The example shows that self-driving cars behave differently than humans in many cases. The neural networks are trained according to the precautionary principle: keep a distance, accelerate more slowly and stay longer at the intersection. In a way, the systems do what people learn in driving school but often quickly forget in everyday traffic: they drive extremely defensively.

This will have consequences for everyday traffic, as simulations by the software company PTV show. Even a 20% share of autonomous vehicles in traffic is enough to significantly disrupt traffic flow. With a 50% share, traffic congestion doubles.” That doesn’t bode well for the cities,” says Jochen Lohmiller, who managed the project at PTV.

Researchers are therefore relying on so-called digital twins, which are intended to prevent gridlock. The streets are recorded by cameras, radar, lidar, and other sensors and processed by artificial intelligence (AI). A digital image of the traffic is created in real time, which allows more efficient route planning and increases traffic throughput.

Level 3 is ready for series production

The topic is being pushed with force onto the agenda of traffic planners because autonomous driving is no longer a vision of the future. You can already drive the new S-Class in traffic jams at speeds of up to 60 kilometers per hour (km/h) without having to put your hands on the steering wheel. The so-called Level 3 is ready for series production. Under certain conditions, the driver relinquishes control of the vehicle but must be able to intervene again at any time.

Realizing fully autonomous driving at Level 4 is technologically more demanding. But here, too, progress is unmistakable, as numerous test projects around the world show. At the highest level, 5, the steering wheel and driver are completely superfluous. It will probably take many years before this level of autonomy becomes part of everyday life.

Autonomous vehicles avoid accidents, reduce emissions and create new freedoms. The robotic cars will also improve the flow of traffic, but only when significantly more than 50 percent of the vehicles are self-driving. The networked cars can then coordinate with each other, calculate and maintain optimal speeds and distances.

## Data extract
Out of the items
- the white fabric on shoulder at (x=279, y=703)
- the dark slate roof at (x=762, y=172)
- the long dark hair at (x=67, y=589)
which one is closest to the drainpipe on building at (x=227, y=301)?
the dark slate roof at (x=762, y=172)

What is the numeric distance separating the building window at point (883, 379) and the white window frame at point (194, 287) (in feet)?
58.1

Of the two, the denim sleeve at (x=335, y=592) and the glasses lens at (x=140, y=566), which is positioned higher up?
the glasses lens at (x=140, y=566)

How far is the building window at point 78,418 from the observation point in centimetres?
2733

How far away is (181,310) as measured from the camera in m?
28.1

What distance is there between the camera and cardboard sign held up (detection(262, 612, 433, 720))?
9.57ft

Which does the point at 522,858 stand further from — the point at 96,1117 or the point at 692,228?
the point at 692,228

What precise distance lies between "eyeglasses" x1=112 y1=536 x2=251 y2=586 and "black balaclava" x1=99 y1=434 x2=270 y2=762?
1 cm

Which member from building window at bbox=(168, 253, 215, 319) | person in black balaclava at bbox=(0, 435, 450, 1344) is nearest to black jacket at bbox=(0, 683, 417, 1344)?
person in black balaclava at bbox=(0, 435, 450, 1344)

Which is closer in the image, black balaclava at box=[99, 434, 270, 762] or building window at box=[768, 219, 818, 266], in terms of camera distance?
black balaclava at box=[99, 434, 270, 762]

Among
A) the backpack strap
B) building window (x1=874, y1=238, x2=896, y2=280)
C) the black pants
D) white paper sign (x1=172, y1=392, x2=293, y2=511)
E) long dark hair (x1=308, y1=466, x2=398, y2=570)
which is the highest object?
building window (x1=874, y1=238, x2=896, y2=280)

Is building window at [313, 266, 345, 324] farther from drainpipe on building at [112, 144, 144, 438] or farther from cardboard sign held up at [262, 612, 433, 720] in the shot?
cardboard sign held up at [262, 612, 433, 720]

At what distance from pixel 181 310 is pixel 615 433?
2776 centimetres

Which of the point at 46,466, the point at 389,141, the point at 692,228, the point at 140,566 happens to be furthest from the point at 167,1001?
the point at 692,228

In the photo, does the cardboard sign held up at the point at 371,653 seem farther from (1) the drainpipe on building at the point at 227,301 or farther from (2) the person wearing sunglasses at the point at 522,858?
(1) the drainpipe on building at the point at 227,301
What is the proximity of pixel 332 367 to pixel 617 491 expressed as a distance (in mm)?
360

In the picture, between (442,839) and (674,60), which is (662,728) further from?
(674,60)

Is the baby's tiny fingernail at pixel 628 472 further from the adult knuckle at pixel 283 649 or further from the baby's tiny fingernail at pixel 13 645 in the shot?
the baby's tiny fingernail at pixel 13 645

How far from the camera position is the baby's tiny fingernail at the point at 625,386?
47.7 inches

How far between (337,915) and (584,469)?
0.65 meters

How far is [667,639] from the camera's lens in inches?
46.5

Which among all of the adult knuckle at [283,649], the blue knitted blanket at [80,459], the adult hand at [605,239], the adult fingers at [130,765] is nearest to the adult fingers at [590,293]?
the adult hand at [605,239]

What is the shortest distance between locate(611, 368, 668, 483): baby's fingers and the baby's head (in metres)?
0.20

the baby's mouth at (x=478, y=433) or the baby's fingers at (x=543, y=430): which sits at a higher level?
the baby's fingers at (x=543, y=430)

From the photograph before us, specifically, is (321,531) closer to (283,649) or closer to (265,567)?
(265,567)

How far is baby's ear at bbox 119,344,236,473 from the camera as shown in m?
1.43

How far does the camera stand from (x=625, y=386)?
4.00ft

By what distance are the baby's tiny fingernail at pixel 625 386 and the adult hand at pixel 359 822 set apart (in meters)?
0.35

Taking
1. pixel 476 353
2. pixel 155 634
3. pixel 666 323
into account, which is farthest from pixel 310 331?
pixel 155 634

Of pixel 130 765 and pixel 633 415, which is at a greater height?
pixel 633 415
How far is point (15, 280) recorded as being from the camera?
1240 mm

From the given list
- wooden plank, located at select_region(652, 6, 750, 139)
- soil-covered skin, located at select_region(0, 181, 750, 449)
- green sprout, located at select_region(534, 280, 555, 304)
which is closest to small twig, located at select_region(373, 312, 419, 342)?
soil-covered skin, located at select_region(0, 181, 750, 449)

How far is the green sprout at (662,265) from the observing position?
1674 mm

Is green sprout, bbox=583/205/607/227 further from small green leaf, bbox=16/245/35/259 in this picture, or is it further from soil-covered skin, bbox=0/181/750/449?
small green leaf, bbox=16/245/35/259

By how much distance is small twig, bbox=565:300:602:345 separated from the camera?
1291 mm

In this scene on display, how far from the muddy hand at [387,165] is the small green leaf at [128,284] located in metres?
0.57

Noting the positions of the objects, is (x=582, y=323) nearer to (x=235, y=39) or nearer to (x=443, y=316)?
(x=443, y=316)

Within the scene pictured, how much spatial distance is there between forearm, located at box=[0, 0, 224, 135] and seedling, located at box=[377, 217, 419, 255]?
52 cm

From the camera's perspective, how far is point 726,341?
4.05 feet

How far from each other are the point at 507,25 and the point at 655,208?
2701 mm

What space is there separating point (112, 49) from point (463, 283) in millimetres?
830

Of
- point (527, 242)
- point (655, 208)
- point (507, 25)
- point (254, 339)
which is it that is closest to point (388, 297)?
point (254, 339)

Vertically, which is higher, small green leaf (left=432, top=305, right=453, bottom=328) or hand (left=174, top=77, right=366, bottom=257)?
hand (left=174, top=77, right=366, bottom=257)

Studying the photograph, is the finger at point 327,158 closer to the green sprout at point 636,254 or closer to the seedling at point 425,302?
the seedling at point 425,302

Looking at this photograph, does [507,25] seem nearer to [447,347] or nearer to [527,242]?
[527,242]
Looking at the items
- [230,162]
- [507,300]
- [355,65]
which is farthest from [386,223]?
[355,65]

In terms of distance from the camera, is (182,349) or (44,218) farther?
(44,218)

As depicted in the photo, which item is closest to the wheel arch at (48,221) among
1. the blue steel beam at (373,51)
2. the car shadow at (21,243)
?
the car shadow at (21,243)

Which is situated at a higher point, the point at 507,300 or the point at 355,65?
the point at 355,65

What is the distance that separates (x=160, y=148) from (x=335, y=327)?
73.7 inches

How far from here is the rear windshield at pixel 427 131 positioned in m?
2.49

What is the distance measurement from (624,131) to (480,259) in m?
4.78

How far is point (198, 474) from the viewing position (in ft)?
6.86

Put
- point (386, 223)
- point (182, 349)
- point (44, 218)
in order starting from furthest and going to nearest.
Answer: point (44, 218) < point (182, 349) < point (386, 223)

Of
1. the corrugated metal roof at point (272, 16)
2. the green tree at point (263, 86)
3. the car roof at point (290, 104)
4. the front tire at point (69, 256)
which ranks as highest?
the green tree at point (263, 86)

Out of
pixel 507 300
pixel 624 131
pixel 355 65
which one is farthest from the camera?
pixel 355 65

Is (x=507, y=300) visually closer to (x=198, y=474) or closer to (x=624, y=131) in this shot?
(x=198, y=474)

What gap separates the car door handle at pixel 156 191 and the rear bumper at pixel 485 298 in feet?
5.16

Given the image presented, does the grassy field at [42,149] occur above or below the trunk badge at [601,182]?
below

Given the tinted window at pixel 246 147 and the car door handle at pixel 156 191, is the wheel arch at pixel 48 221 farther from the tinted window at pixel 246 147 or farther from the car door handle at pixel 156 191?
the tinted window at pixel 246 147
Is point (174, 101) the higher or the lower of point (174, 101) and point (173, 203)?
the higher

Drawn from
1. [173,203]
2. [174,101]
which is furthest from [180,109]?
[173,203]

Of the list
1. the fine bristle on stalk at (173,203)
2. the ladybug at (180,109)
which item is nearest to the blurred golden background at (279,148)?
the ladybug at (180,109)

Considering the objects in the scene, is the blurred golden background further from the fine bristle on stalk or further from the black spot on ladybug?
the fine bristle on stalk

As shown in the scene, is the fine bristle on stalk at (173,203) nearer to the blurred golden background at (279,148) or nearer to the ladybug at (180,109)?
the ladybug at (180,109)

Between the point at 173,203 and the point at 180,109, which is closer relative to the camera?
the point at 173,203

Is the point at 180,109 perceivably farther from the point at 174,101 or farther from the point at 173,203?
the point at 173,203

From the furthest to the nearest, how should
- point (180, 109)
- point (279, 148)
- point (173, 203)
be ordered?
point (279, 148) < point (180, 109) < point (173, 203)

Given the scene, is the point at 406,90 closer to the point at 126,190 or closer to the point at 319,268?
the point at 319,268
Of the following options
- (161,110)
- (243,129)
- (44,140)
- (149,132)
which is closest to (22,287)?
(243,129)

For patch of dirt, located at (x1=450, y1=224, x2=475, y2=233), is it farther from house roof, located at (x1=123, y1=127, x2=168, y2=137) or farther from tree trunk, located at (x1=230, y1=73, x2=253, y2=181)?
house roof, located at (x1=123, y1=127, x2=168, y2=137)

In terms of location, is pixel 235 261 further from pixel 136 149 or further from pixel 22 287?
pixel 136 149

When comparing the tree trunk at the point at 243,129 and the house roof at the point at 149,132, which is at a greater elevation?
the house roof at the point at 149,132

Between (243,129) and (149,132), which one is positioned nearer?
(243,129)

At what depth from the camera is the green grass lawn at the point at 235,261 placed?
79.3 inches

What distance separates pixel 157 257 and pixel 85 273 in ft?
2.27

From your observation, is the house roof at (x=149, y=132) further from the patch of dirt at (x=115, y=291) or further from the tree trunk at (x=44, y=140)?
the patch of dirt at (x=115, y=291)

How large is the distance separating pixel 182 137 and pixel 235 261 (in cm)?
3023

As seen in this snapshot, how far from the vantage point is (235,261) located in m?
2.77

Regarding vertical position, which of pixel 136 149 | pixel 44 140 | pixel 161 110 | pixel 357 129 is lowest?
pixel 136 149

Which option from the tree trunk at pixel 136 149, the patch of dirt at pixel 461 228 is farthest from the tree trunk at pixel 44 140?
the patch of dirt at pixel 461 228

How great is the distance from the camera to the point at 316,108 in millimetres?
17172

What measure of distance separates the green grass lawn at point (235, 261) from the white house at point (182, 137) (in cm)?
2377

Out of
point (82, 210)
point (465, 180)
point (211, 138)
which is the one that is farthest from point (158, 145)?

## Directions for this task
Which sensors does the passage on self-driving cars name for recording the streets? List each one.

## Solution to this problem
Cameras, radar, lidar